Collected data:
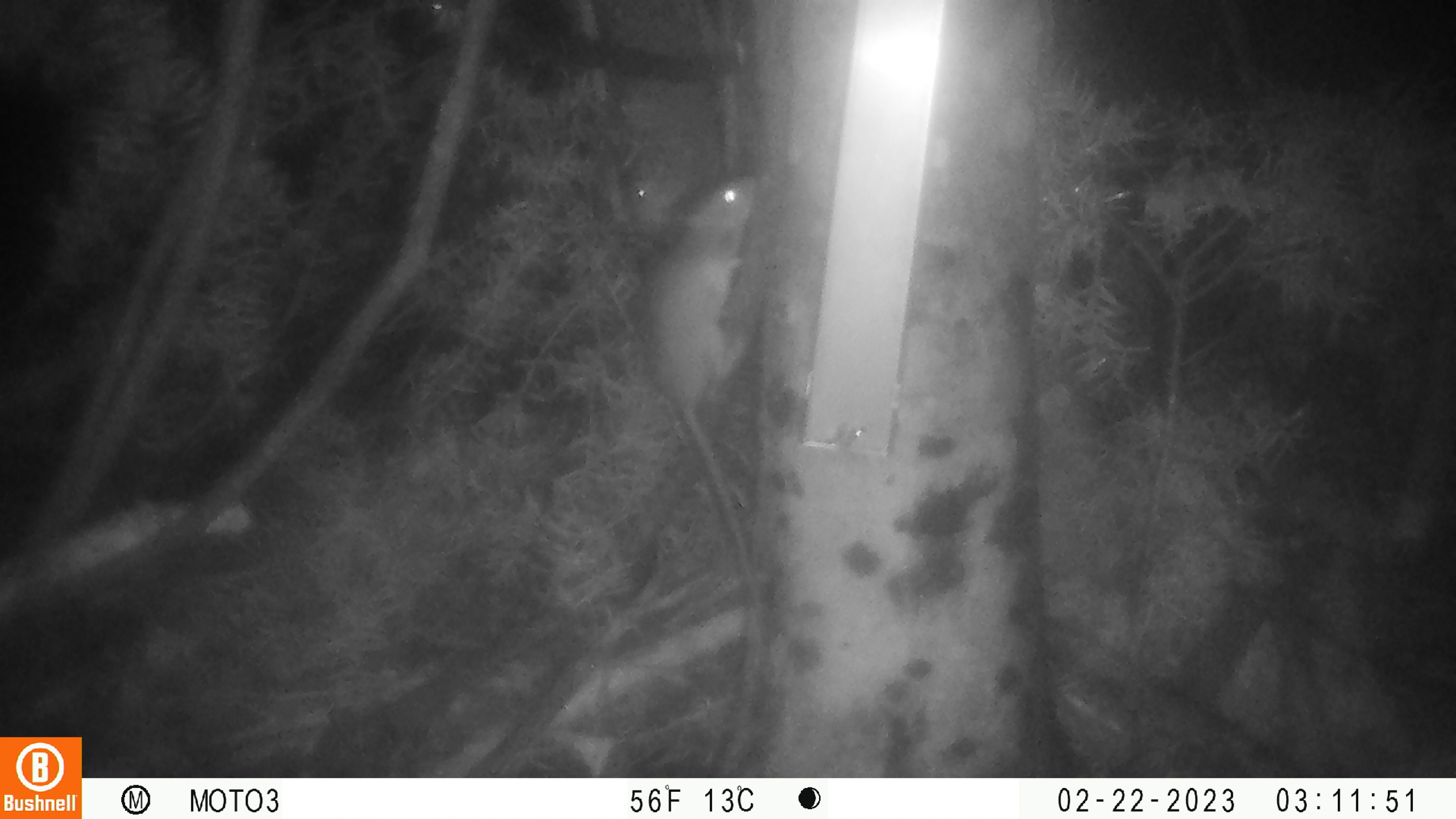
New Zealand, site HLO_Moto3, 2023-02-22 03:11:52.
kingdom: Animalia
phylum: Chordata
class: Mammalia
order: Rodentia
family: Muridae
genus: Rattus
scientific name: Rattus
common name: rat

DIRECTIONS: Every record must be returned exactly. Leave its pictures out.

SOLVED EXERCISE:
New Zealand, site HLO_Moto3, 2023-02-22 03:11:52.
kingdom: Animalia
phylum: Chordata
class: Mammalia
order: Rodentia
family: Muridae
genus: Rattus
scientific name: Rattus
common name: rat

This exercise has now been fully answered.